• Apply what you read:
• A. In the passage on quantization error and dithering below, what kind of noise does dithering add to a digital signal?
• B. Please pick up the passage on quantization error and dithering below where it stops and carry it forward.

• Extract:
*** Begin section ***
Quantization error: Each bit represents a quantization interval - - with a discrete threshold for its amplitude range. In an analog waveform, there is an equivalent dynamic range that exists between each digital 0 and 1. When the analog signal amplitude being sampled falls between a quantization interval (each bit), the system cannot resolve the analog amplitude of the input signal and simply truncates it. The result is a square wave for each instance where the digital device cannot reconcile the difference. These square waves leave digital artifacts that do not represent any frequency in the analog waveform. This is known as quantization error.

The solution:

Dithering is a process that adds broadband noise to a digital signal. You may wonder why adding noise would make a signal sound better? It is really a trade off. The introduction of noise lessens the audibility of the digital distortion that comes from the quantization errors discussed above. In essence, low-level hiss-like noise is traded for a reduction of digital distortion.
*** End section ***
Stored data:
*** Begin section ***
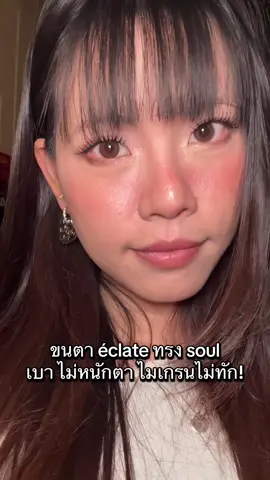 ขนตา éclate ทรง soul เห็นชัด ทรงสวย ไม่อ่อม เริ่ดสุดๆ เห็นแบบนี้ สบายมาก ไม่หนักตาเลย เพราะเป็นแบบ3D print ใครชอบขนตาแบบปังๆเห็นชัด แต่ติดทีไรหนักตา ไมเกรนจะขึ้น ลองอันนี้เลย #ขนตาปลอม #ขนตาปลอมมีกาวในตัว #ขนตาปลอมไม่ต้องใช้กาว #eclate 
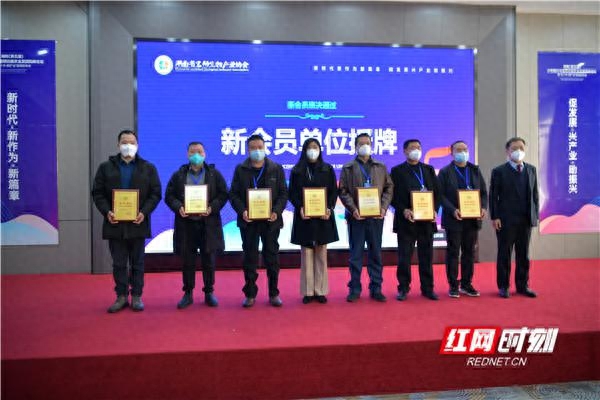 有机硒农产品（农机产品硒有哪些品牌）-硒宝网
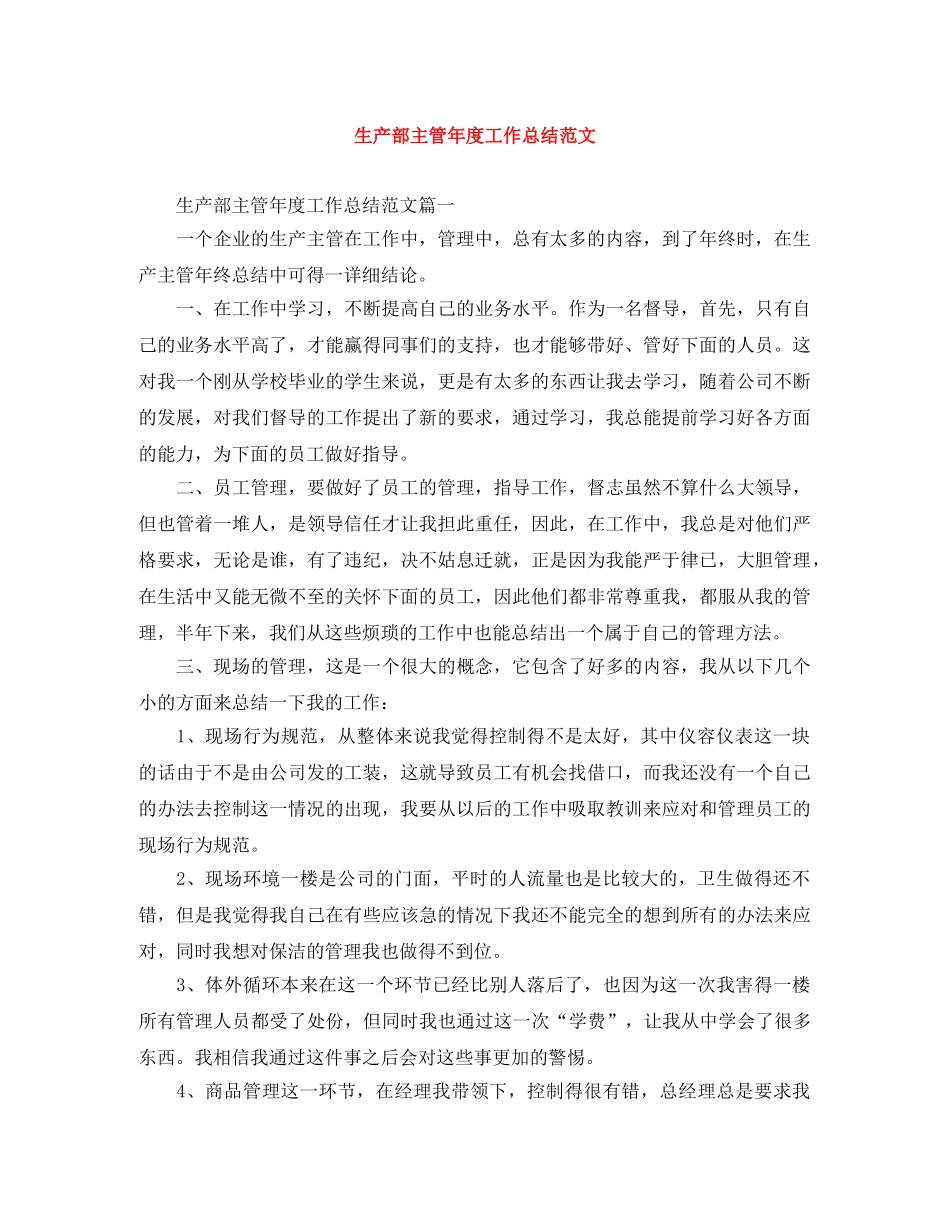 生产部主管年度工作总结范文 _第1页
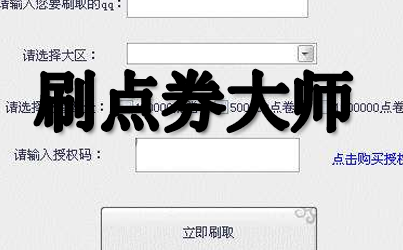 ˢ��ȯ��ʦ�ƽ��-ˢ��ȯ��ʦ���޻���/����ˢ�Ұ�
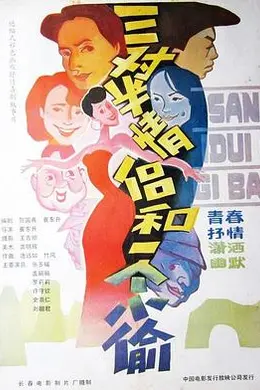 三对半情侣和一个小偷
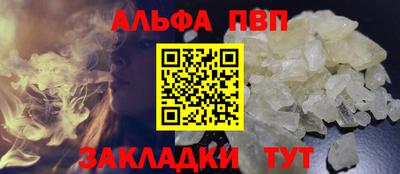 мескалин Конаково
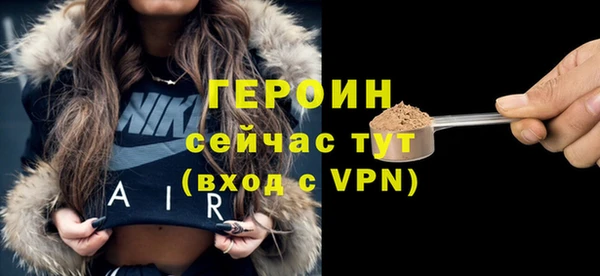 гидра Абдулино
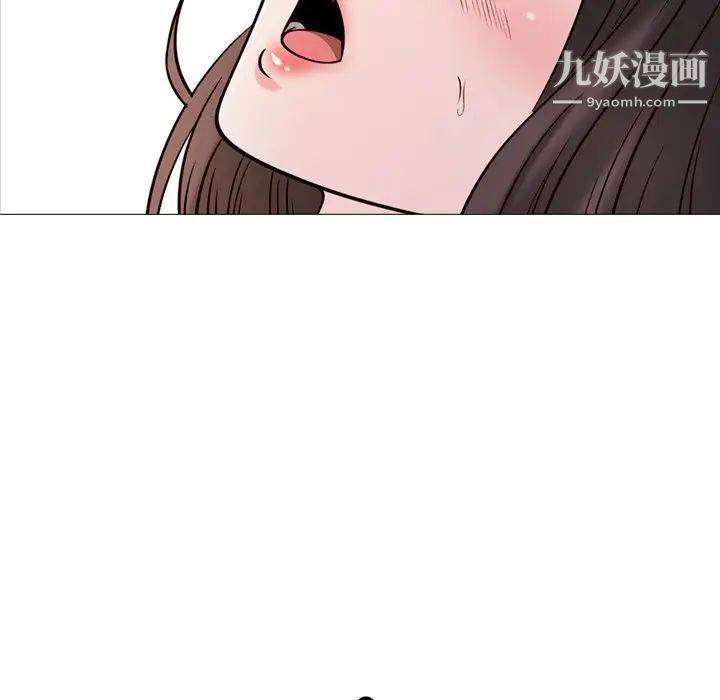 心机女教授第27话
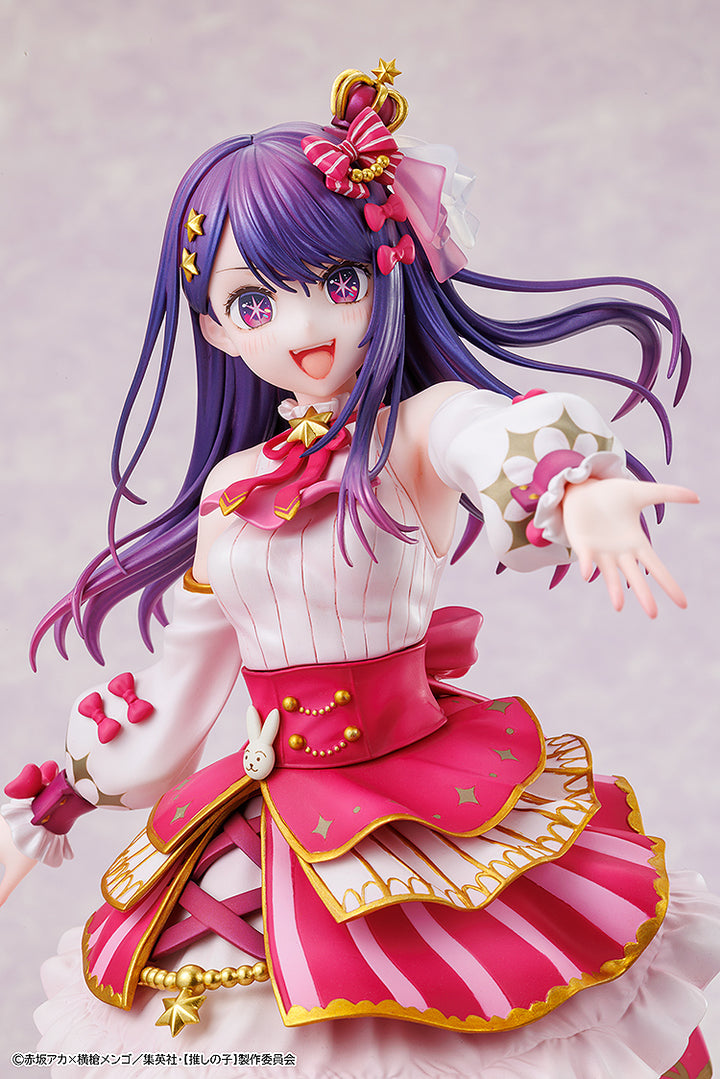 アイ Exhibition ver. 1/7スケール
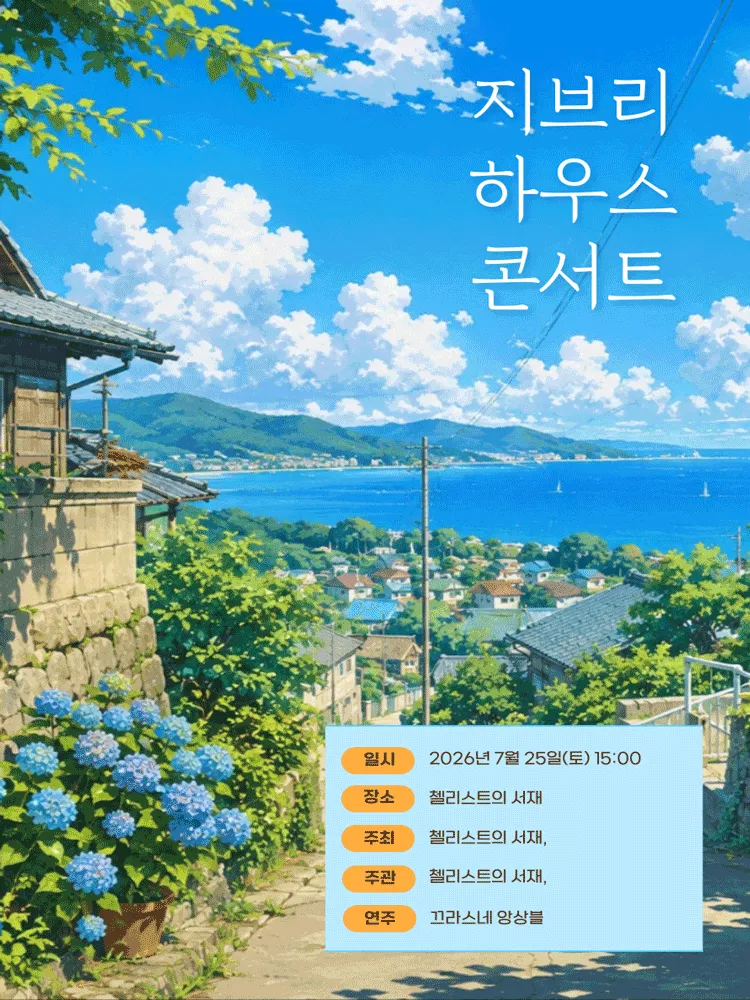 지브리 하우스 콘서트: 수국이 피어나는 계절 [부산] (첼리스트의 서재) 공식 포스터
*** End section ***
• Responses:
• A. Broadband noise.

• B.
An almost understandable analogy:

Imagine that you have a bathtub full of bubble bath. The bubbles represent the upper 16-bits of your 24-bit audio information and tower above the underlying water which represents the lower 8-bits of your signal. However, in the lower water portion there resides some audio information. You agitate that water which causes that audio information to form into bubbles which raise up into the same level as the upper 16-bits. The new bubbles bring with them some of the water that was in the lower portion but join the upper echelon nonetheless. The agitation is analogous to adding dither noise. The bubbles that form bring with it some of the noise caused by the agitation but contain primarily audio information. When you convert to 16-bit, you simply cut (drain) out the lower 8-bit (the water) and the remaining 16-bits represent your final signal. This analogy works well because as you cut out the lower 8-bits of information the overall level of the bubbles lowers significantly which is analogous to the change in dynamic range between 24-bit and 16-bit. However, all the audio information is retained within the new dynamic range.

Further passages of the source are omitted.